Questions about scene geometry:
------------

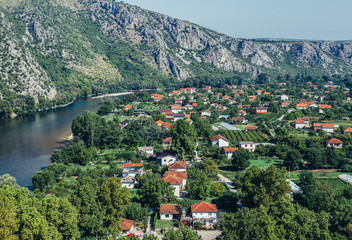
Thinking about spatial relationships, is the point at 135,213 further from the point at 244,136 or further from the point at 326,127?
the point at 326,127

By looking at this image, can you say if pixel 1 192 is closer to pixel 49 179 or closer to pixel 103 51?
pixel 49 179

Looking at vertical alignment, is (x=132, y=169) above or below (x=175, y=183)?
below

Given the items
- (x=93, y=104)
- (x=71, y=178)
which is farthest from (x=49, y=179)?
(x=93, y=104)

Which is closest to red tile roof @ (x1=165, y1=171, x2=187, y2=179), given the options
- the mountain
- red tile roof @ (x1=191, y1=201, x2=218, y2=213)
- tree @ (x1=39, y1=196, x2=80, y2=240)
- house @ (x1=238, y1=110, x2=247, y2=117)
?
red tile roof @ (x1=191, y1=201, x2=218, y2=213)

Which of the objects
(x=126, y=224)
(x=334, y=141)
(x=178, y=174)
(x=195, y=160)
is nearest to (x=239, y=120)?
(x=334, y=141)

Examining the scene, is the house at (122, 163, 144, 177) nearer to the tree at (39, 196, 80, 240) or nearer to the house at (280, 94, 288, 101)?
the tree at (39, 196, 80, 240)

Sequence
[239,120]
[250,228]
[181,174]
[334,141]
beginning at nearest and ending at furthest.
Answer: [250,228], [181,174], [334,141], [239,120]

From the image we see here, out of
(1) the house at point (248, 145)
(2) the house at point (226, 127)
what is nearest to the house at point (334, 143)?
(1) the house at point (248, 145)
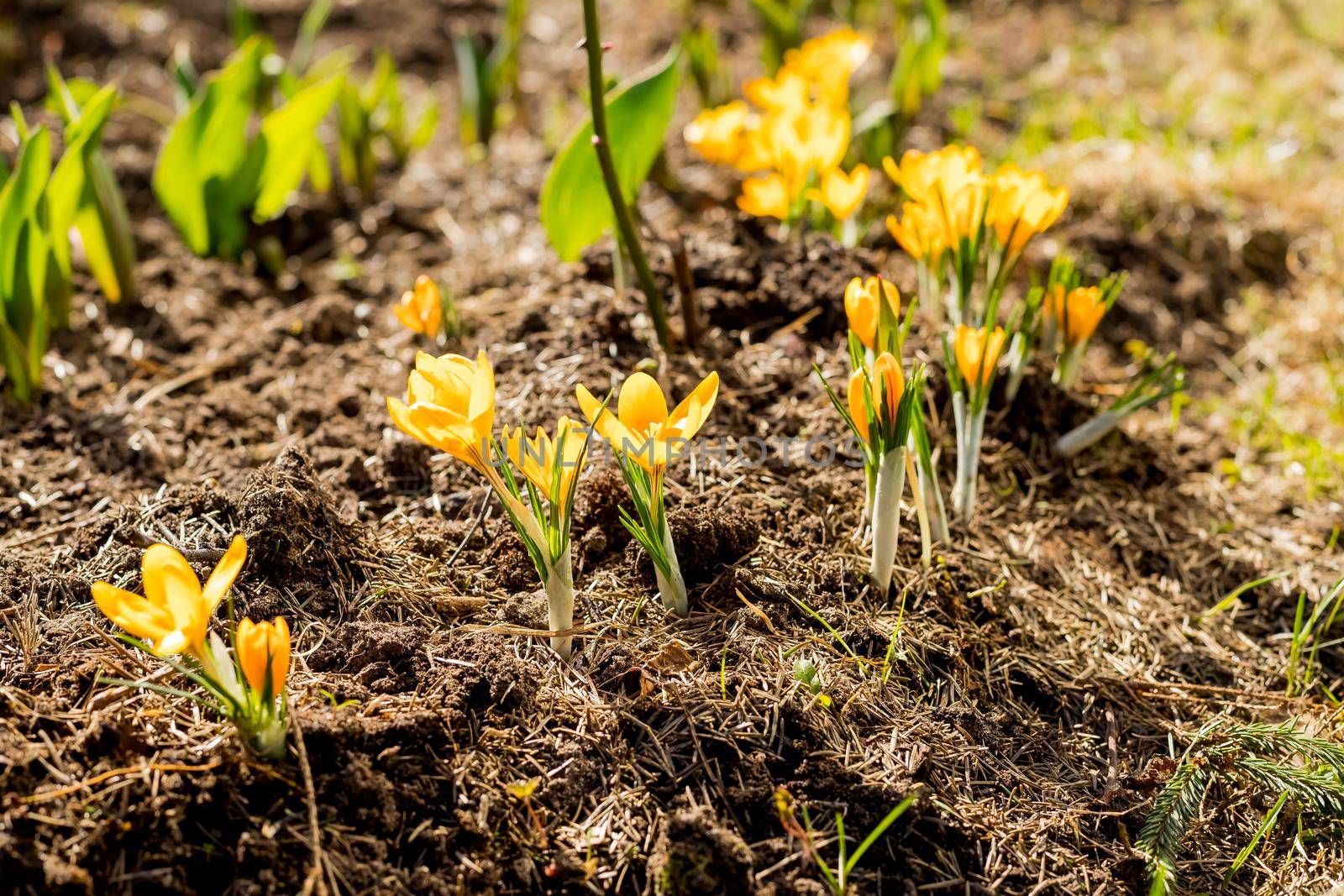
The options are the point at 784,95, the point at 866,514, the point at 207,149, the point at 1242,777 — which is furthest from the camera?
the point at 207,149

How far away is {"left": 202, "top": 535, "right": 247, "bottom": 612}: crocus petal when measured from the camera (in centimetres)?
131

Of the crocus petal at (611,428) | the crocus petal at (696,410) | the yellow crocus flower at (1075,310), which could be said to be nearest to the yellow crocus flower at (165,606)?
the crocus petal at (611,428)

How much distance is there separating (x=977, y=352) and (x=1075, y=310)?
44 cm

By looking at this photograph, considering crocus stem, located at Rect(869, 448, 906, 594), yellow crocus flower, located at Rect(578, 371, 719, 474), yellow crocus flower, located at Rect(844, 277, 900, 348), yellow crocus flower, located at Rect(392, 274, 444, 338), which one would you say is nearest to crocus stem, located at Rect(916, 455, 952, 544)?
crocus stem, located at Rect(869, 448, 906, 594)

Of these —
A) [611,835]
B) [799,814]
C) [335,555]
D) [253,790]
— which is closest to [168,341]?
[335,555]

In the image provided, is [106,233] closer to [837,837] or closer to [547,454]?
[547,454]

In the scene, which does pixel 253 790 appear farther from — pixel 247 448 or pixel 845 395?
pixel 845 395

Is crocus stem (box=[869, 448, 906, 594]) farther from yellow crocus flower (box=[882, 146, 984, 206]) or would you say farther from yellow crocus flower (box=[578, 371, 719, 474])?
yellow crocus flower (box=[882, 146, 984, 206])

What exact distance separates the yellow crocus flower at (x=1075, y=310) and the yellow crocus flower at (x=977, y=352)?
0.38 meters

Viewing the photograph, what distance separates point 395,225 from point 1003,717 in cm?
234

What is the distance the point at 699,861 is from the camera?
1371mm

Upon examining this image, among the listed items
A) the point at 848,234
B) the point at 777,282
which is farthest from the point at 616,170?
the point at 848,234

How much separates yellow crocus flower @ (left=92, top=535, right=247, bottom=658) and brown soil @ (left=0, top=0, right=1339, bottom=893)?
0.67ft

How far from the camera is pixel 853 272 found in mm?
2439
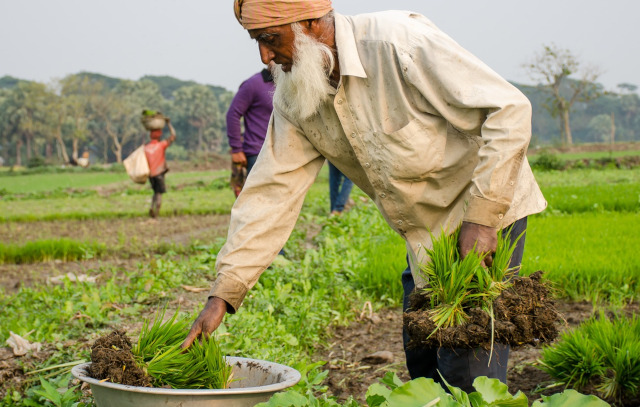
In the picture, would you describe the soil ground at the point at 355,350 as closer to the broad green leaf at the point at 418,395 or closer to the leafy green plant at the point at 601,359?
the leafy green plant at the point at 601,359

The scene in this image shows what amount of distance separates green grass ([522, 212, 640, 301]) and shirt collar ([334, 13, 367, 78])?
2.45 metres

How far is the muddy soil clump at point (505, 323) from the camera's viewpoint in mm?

------------

Given request:
Please copy all of the material above word for word, leaving out the pictures.

Exercise solution:
Thinking about spatial relationships, is the point at 135,213 further from the point at 244,136 or further from the point at 326,127?
the point at 326,127

By looking at this image, can you say if pixel 1 192 is closer to pixel 49 179 or closer to pixel 103 51?
pixel 49 179

Looking at vertical alignment, is (x=132, y=169) above or below (x=175, y=183)?
below

Given the items
- (x=93, y=104)
- (x=71, y=178)
which is farthest from (x=49, y=179)?
(x=93, y=104)

Which is closest to red tile roof @ (x1=165, y1=171, x2=187, y2=179), given the options
- the mountain
- red tile roof @ (x1=191, y1=201, x2=218, y2=213)
- tree @ (x1=39, y1=196, x2=80, y2=240)
- house @ (x1=238, y1=110, x2=247, y2=117)
?
red tile roof @ (x1=191, y1=201, x2=218, y2=213)

Which of the objects
(x=126, y=224)
(x=334, y=141)
(x=178, y=174)
(x=195, y=160)
is nearest to (x=239, y=120)?
(x=334, y=141)

Examining the scene, is the house at (122, 163, 144, 177) nearer to the tree at (39, 196, 80, 240) or nearer to the house at (280, 94, 288, 101)?
the tree at (39, 196, 80, 240)

Sequence
[239,120]
[250,228]
[181,174]
[334,141]
beginning at nearest and ending at furthest.
Answer: [250,228], [181,174], [334,141], [239,120]

From the image we see here, out of
(1) the house at point (248, 145)
(2) the house at point (226, 127)
what is nearest to the house at point (334, 143)?
(1) the house at point (248, 145)
The options are the point at 784,95, the point at 866,514, the point at 207,149, the point at 1242,777 — which is furthest from the camera?
the point at 207,149

How far away is {"left": 202, "top": 535, "right": 247, "bottom": 612}: crocus petal when measured from the camera (in centimetres)?
131

Of the crocus petal at (611,428) | the crocus petal at (696,410) | the yellow crocus flower at (1075,310), which could be said to be nearest to the yellow crocus flower at (165,606)?
the crocus petal at (611,428)

How much distance is there separating (x=977, y=352) and (x=1075, y=310)?
44 cm

By looking at this photograph, considering crocus stem, located at Rect(869, 448, 906, 594), yellow crocus flower, located at Rect(578, 371, 719, 474), yellow crocus flower, located at Rect(844, 277, 900, 348), yellow crocus flower, located at Rect(392, 274, 444, 338), which one would you say is nearest to crocus stem, located at Rect(916, 455, 952, 544)?
crocus stem, located at Rect(869, 448, 906, 594)

Of these —
A) [611,835]
B) [799,814]
C) [335,555]
D) [253,790]
— which is closest to [168,341]?
[335,555]

In the image provided, is [106,233] closer to [837,837] or closer to [547,454]?
[547,454]

In the scene, which does pixel 253 790 appear farther from — pixel 247 448 or pixel 845 395?
pixel 845 395

Is crocus stem (box=[869, 448, 906, 594]) farther from yellow crocus flower (box=[882, 146, 984, 206]) or would you say farther from yellow crocus flower (box=[578, 371, 719, 474])?
yellow crocus flower (box=[882, 146, 984, 206])

What exact distance separates the yellow crocus flower at (x=1075, y=310) and the yellow crocus flower at (x=977, y=352)?
0.38 meters

Viewing the photograph, what distance separates point 395,225 from point 1003,717 in cm?
234

What is the distance the point at 699,861 is from the camera?
1371mm

Upon examining this image, among the listed items
A) the point at 848,234
B) the point at 777,282
which is farthest from the point at 616,170?
the point at 848,234

How much separates yellow crocus flower @ (left=92, top=535, right=247, bottom=658) and brown soil @ (left=0, top=0, right=1339, bottom=893)?
0.67ft

How far from the camera is pixel 853 272 found in mm?
2439
In the picture, would you describe the soil ground at the point at 355,350 as closer to the broad green leaf at the point at 418,395 or closer to the leafy green plant at the point at 601,359?
the leafy green plant at the point at 601,359

The scene in this image shows what amount of distance separates green grass ([522, 212, 640, 301]) and shirt collar ([334, 13, 367, 78])?
2.45 metres

How far is the muddy soil clump at point (505, 323) from the camera's viewpoint in mm?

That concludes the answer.